Intent-Aware
Conversational AI
Beyond Chatbot Blunders: Internet-Augmented Intent-Aware Conversational AI that grasps your intent, even for muddled questions. Built before ChatGPT with a grade of 1.0.

Introduction
Tired of chatbots that fumble your meaning? My research breaks new ground with a world-first conversational search system that grasps your intent, even for muddled questions. This innovative approach hinges on two key advancements:
Unveiling Hidden Meaning
The system employs cutting-edge techniques to unlock the true intent behind your queries.
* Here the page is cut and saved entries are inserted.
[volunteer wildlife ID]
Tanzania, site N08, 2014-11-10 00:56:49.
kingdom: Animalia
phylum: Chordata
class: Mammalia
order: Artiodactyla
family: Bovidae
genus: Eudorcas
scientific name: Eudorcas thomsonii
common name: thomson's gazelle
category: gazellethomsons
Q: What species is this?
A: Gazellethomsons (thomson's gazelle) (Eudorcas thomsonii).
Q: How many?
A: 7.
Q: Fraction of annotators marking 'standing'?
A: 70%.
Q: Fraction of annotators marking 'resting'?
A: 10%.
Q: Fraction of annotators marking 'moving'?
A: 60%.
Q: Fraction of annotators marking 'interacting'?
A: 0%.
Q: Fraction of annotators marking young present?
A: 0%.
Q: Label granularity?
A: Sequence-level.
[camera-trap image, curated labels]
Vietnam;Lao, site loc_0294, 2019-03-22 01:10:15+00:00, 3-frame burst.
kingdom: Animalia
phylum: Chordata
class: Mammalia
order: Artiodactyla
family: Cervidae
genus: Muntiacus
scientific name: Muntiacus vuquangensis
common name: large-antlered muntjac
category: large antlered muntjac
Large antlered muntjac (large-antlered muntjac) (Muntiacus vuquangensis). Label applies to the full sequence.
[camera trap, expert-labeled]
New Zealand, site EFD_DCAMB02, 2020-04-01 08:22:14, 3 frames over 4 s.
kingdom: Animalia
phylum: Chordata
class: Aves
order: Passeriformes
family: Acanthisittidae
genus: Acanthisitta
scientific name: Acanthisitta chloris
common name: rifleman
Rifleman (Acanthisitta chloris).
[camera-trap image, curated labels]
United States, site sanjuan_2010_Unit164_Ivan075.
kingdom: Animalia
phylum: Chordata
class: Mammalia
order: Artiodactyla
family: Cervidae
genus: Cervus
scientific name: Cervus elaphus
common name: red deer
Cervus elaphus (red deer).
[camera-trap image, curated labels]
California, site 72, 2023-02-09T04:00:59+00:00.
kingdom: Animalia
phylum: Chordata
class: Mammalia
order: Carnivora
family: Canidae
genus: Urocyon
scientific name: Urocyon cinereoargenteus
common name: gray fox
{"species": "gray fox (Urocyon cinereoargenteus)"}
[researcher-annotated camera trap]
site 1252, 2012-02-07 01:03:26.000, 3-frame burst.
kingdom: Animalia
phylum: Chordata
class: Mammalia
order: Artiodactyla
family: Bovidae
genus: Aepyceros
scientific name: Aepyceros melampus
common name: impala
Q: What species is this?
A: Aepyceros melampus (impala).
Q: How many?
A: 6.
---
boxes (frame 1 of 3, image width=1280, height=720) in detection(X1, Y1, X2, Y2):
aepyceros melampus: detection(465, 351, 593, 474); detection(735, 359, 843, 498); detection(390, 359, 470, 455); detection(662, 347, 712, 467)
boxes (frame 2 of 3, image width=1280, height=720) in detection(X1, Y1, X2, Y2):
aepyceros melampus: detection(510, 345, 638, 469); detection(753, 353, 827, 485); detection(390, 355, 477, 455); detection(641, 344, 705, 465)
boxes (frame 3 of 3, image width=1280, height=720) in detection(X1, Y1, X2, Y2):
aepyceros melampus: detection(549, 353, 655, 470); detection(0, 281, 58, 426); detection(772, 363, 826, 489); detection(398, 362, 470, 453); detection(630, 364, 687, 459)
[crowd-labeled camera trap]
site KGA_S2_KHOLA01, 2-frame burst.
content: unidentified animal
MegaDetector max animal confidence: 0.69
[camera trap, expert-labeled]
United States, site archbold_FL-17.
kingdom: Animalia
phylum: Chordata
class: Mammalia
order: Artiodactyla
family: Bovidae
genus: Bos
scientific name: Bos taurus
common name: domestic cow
First, a Dialogue Heterogeneous Graph Network (D-HGN) meticulously analyzes past conversations, extracting the semantic context. This allows the system to understand the connections between your current request and prior interactions. Second, a custom-designed dataset fine-tunes the AI's ability to recognize and respond to ambiguous user queries with multiple potential meanings.
Limitless Knowledge at Your Fingertips
Imagine a chatbot with the combined knowledge of Google and Bing! This system seamlessly integrates with search engines, granting it access to a virtually limitless knowledge base. This ensures factually accurate and highly relevant responses to your questions.
🎯 30-50% improvement over existing models on BLEU, ROUGE, and F1 metrics
Problem Examples
Conversational AI has made significant strides in recent years, with chatbots becoming increasingly prevalent in our daily lives. However, these systems often struggle to understand user intent, leading to frustrating and unproductive interactions.
The core challenge lies in the complexity of human language. People frequently use ambiguous phrasing, colloquialisms, and incomplete sentences, making it difficult for AI to accurately interpret their meaning.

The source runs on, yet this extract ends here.